L'Iran était présent, en filigrane, dans la «déclaration commune» sanctionnant la visite du président russe en Algérie, à travers le thème du nucléaire.

 Alors que l'Algérie, même si elle ne l'exprime pas fortement, perçoit dans les pressions sur l'Iran et d'autres pays une tentative ouverte de remise en cause du droit à l'accès au nucléaire civil pour les pays du Sud, la Russie avait semblé graduellement aller dans le sens d'un alignement sur les thèses occidentales. Et cet alignement est le fait de Dmitri Medvedev et non de son prédécesseur et actuel chef du gouvernement, Vladimir Poutine. Celui-ci ne se privait pas de dire qu'il n'y avait aucune preuve que l'Iran avait un programme nucléaire militaire mais que l'Iran, qui se trouve dans une région anxiogène, se devait de donner des assurances.

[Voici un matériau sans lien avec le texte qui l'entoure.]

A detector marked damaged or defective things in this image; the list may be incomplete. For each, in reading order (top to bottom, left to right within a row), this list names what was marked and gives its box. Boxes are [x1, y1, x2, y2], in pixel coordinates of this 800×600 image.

 D'une certaine manière, la position algérienne est plus proche de celle de Poutine que de celle de Medvedev. La déclaration commune tente, un peu laborieusement, une synthèse russo-algérienne sur la question avec l'affirmation de la nécessité de renforcer le régime de non-prolifération et le besoin de prévenir l'acquisition de matières nucléaires «par des entités non étatiques». Le texte répond à l'appréhension algérienne en réaffirmant le «droit inaliénable des Etats parties au TNP d'utiliser l'énergie atomique à des fins pacifiques».

 Bien entendu, on souligne l'obligation pour «tous les pays de respecter leurs engagements dans le domaine de la non-prolifération» et l'on exprime un appui aux «activités de l'Agence internationale de l'énergie atomique (AIEA) et préconise la consolidation de son système de garanties».

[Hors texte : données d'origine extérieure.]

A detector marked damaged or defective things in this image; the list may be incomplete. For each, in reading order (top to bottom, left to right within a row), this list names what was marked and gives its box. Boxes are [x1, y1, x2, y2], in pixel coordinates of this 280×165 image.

 En dépit de ce langage diplomatique très mesuré, ce qui est en cause, du moins pour l'Algérie et les pays du Sud - le Venezuela vient d'être tancé par les médias occidentaux pour son programme nucléaire et sa coopération avec l'Iran dans ce domaine -, c'est bien le droit d'acquérir le savoir dans le domaine nucléaire.

 Les pays du «club» sont désormais prêts à vendre des centrales clés en main, mais ils cherchent à imposer aux pays non nucléaires des obligations non prévues par le TNP. La petite Jordanie a découvert récemment à ses dépens qu'on ne lui permettait pas d'acquérir le savoir-faire en matière d'enrichissement de l'uranium, même s'il est un «allié sûr» des Etats-Unis.

 Tous les experts et analystes le savent : ce qui est en jeu est bien l'octroi d'un monopole nucléaire à Israël sur la région et aucun discours sur la prétendue «menace iranienne» ne parviendra à masquer cet état de fait.

 Le communiqué algéro-russe a le mérite d'être on ne peut clair sur la question en appelant à «l'universalisation» du Traité de non-prolifération nucléaire et à la «nécessité pour Israël d'y adhérer en tant qu'Etat non nucléaire et de soumettre toutes ses activités nucléaires aux garanties généralisées».

 Voilà qui réduit à sa juste dimension la propagande soutenue des Occidentaux contre l'Iran. Si Israël ne détenait pas les armes nucléaires et ne cherchait pas à les utiliser comme moyen de chantage sur l'ensemble de la région, le dossier nucléaire iranien n'existerait pas. Les Occidentaux ont tout fait pour empêcher une déclaration symbolique de l'AIEA sur Israël. Ils ont exercé des pressions sur des petits Etats pour y parvenir.

 Mais personne n'ignore - Moscou en premier - qu'au Proche-Orient, les atomes sont trop grossièrement pipés.